[Input Boundary: Start]
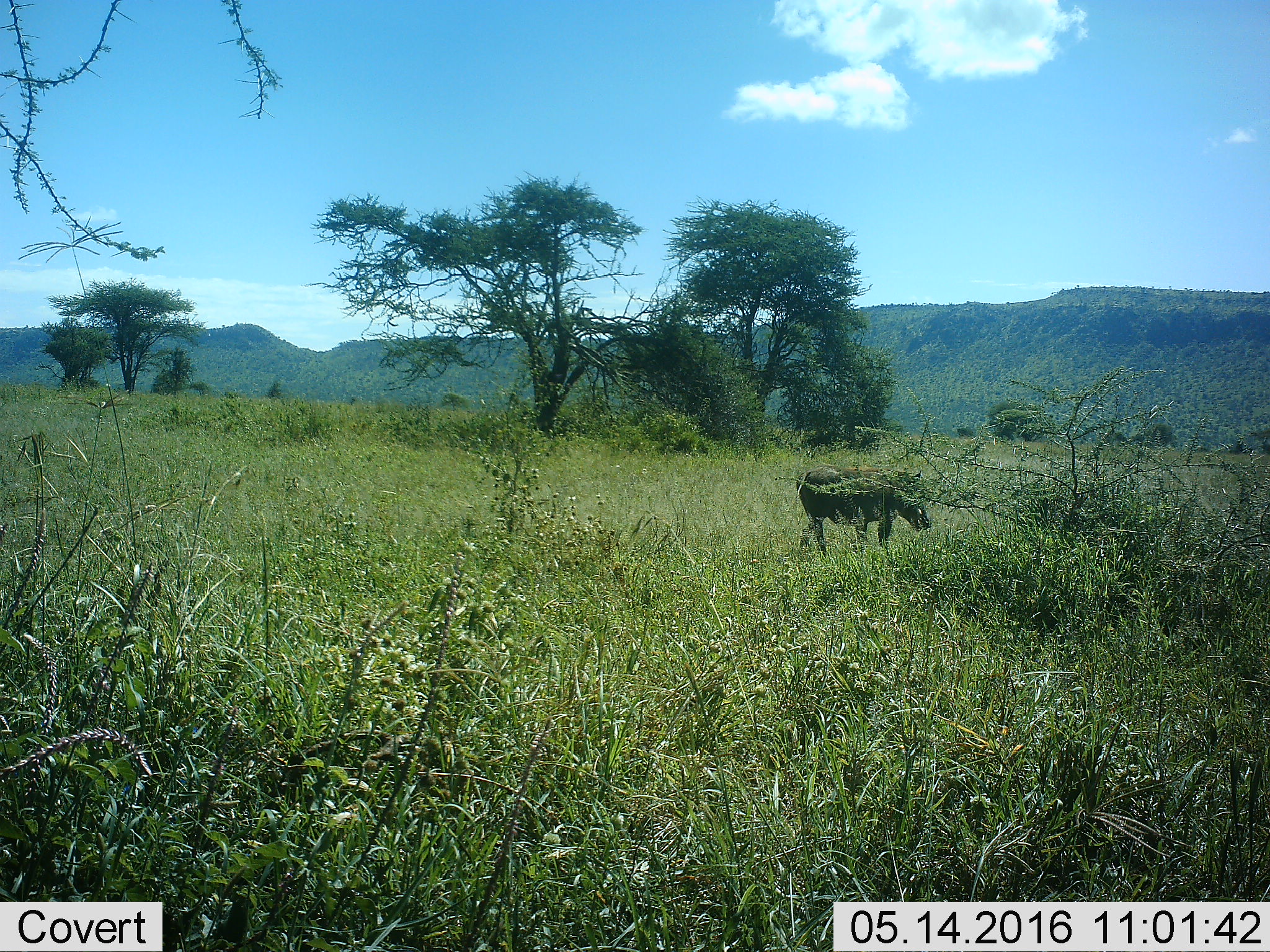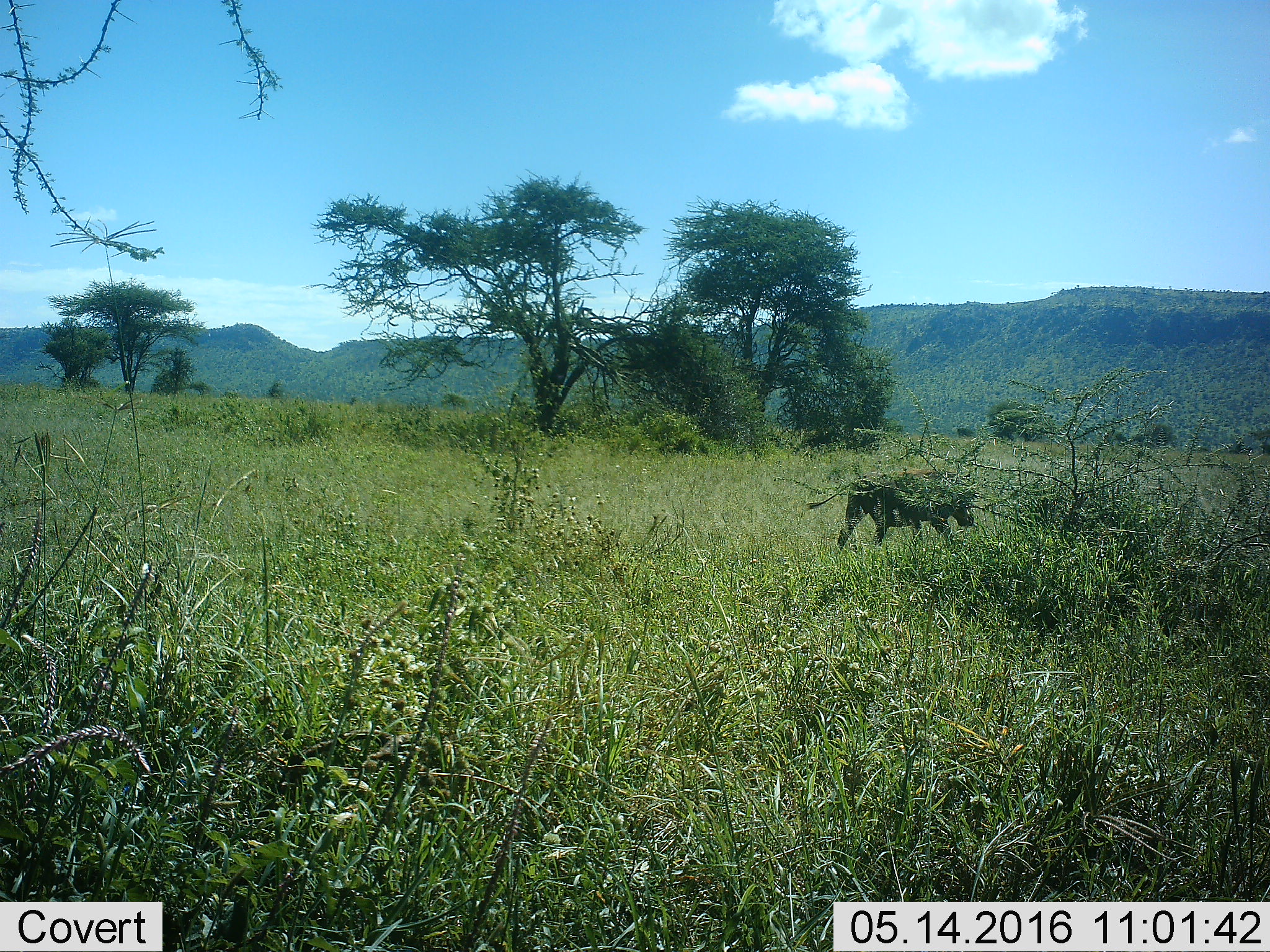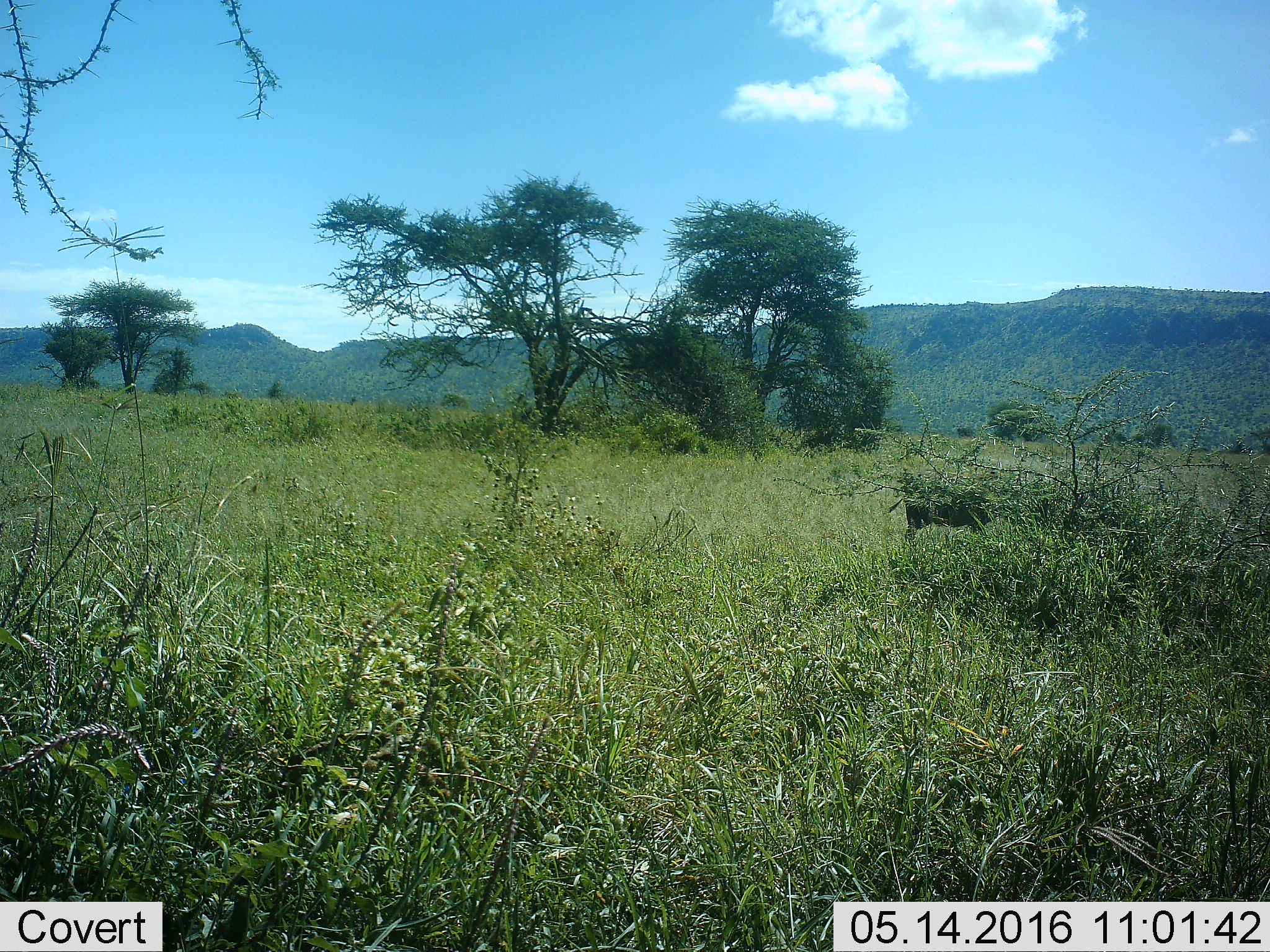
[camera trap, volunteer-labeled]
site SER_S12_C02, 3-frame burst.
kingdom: Animalia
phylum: Chordata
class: Mammalia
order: Artiodactyla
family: Suidae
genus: Phacochoerus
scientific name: Phacochoerus africanus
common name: warthog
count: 1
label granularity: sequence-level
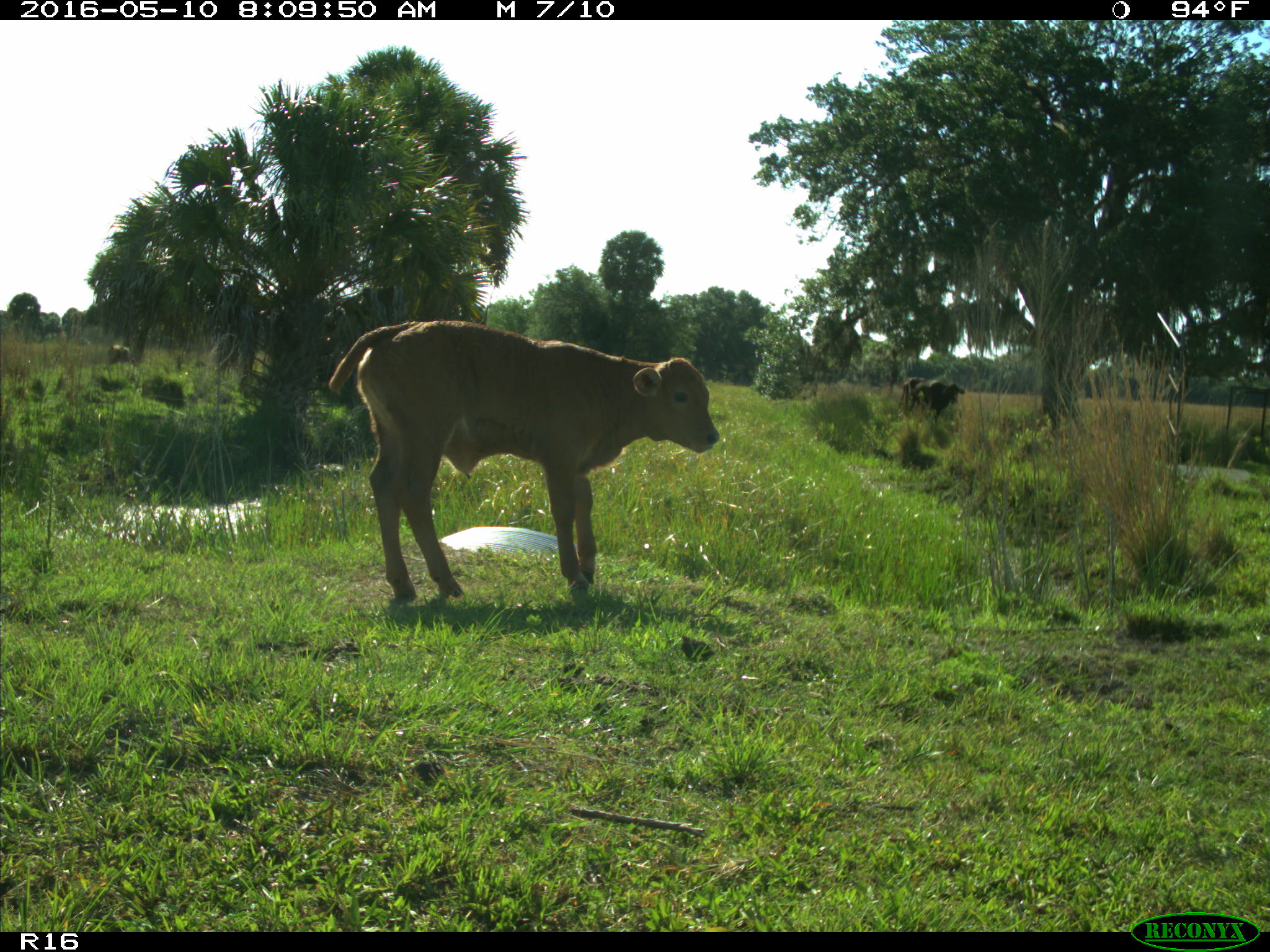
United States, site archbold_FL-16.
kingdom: Animalia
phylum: Chordata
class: Mammalia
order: Artiodactyla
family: Bovidae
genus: Bos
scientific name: Bos taurus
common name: domestic cow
Bos taurus (domestic cow).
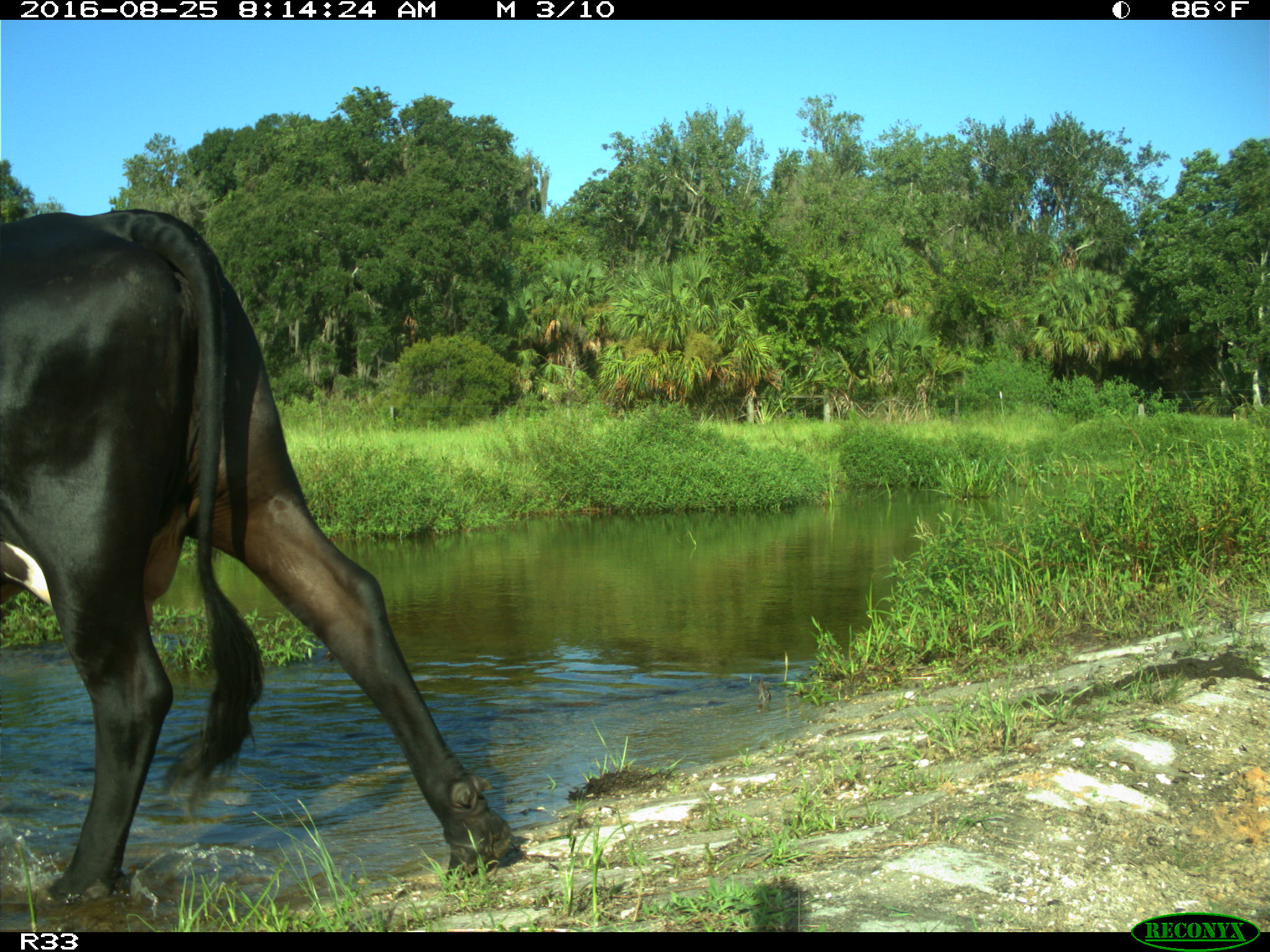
[Input Boundary: End]
» Work request: From the entries above, extract each line containing "site".

» Task answer:
site SER_S12_C02, 3-frame burst.
United States, site archbold_FL-16.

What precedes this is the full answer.